> _EXERCISE DIRECTIONS_:
Resume the passage on the gender pay gap after its last sentence and carry on in the same vein.

> _PASSAGE_:
Three years ago, President Obama signed the Lilly Ledbetter Fair Pay Act, a significant step in securing equal pay for women in the work place.  However, there’s still work to be done:

Though the law expanded the legal remedies available to women who have been victims of discriminatory pay, little has been done to address the pay gap that exists between male and female employees. Since the Equal Pay Act of 1963 was signed into law, the pay gap has closed at less than half-a-cent per year. That trend is continuing, as the pay gap barely closed from 2009 to 2010.

Women made 77 percent of men’s earnings in 2009, the year the law passed. In 2010, that was virtually unchanged, as women’s wages rose to 77.4 percent of men’s. The gap is even larger for African Americans and Latinos: black women made 67.5 percent of all men’s earnings in 2009, while Latino women made 57.7 percent. In 2010, those figures ticked up to 67.7 percent and 58.7 percent, respectively.

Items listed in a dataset

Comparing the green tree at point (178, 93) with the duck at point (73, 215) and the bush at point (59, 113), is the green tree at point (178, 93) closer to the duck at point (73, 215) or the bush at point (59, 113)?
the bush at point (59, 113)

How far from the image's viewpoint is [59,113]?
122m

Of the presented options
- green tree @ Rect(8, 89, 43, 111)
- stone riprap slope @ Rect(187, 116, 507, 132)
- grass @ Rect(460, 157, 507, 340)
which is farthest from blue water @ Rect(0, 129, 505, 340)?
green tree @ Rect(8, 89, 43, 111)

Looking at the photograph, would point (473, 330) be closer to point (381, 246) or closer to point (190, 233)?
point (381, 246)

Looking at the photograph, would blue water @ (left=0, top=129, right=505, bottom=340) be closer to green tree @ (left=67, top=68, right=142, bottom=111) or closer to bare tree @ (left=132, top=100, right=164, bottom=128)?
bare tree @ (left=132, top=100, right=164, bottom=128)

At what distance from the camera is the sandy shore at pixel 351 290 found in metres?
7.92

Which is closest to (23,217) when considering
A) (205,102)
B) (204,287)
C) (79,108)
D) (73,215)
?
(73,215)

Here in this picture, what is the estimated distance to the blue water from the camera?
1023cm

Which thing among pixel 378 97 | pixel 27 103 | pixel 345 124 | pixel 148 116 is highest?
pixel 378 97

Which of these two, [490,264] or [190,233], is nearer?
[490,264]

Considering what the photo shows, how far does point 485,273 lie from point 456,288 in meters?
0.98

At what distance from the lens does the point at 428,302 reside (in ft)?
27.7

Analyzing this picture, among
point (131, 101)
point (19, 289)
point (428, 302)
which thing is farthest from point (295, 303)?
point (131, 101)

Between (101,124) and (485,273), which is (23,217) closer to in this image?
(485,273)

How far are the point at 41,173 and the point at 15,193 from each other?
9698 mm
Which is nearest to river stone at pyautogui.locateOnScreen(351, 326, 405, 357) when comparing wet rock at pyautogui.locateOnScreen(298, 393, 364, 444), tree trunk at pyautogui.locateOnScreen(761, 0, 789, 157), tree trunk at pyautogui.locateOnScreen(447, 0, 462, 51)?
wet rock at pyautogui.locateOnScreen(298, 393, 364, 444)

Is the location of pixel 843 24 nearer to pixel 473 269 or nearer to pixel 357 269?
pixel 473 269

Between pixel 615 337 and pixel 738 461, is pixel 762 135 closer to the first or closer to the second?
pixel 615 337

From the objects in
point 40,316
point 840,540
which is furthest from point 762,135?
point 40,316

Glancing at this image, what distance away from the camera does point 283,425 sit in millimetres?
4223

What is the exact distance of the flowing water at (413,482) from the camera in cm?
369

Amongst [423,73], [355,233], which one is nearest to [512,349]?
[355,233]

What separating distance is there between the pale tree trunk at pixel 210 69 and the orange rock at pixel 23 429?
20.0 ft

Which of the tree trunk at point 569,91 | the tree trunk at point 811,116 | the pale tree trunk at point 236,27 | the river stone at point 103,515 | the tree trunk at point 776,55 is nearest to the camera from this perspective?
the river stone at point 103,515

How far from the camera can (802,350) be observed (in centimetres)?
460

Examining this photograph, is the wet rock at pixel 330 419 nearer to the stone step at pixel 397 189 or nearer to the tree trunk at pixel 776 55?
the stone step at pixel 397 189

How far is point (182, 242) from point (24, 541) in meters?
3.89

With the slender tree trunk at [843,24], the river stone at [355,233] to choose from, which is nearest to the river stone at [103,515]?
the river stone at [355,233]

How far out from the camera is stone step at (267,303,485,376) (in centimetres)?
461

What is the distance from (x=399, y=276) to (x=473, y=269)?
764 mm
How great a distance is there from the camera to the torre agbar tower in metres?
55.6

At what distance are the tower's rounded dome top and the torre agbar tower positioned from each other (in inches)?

> _FINAL RESULT_:
Well, Gary Latanich, the economist turned politician in AR-01, announced in an op-ed released on the anniversary of the bill’s signing that we can and should do better and, sharing the personal story of his niece to put a human face on the problem, endorsed the Paycheck Fairness Act.

LILLY LEDBETTER THREE YEARS LATER: WE CAN STILL DO BETTER

Last Sunday, January 29th 2012, was the three year anniversary of Lilly Ledbetter Fair Pay Act, the first piece of legislation that President Obama signed into law. It was named after a woman who had worked almost 20 years as a supervisor for Goodyear Tire and Rubber Company only to find as she neared retirement that she was not only paid less than her male colleagues, but her pay raises were also less than her male counterparts.  The Supreme Court eventually ruled against her citing the fact that she did not file suit within 180 days of her first pay check, an impossibility given that Goodyear had a policy forbidding employees from discussing their wages.  The new law says that workers have 180 days to file discrimination charges after each paycheck.  In essence, there is no statute of limitations on failing an equal pay discrimination law suit.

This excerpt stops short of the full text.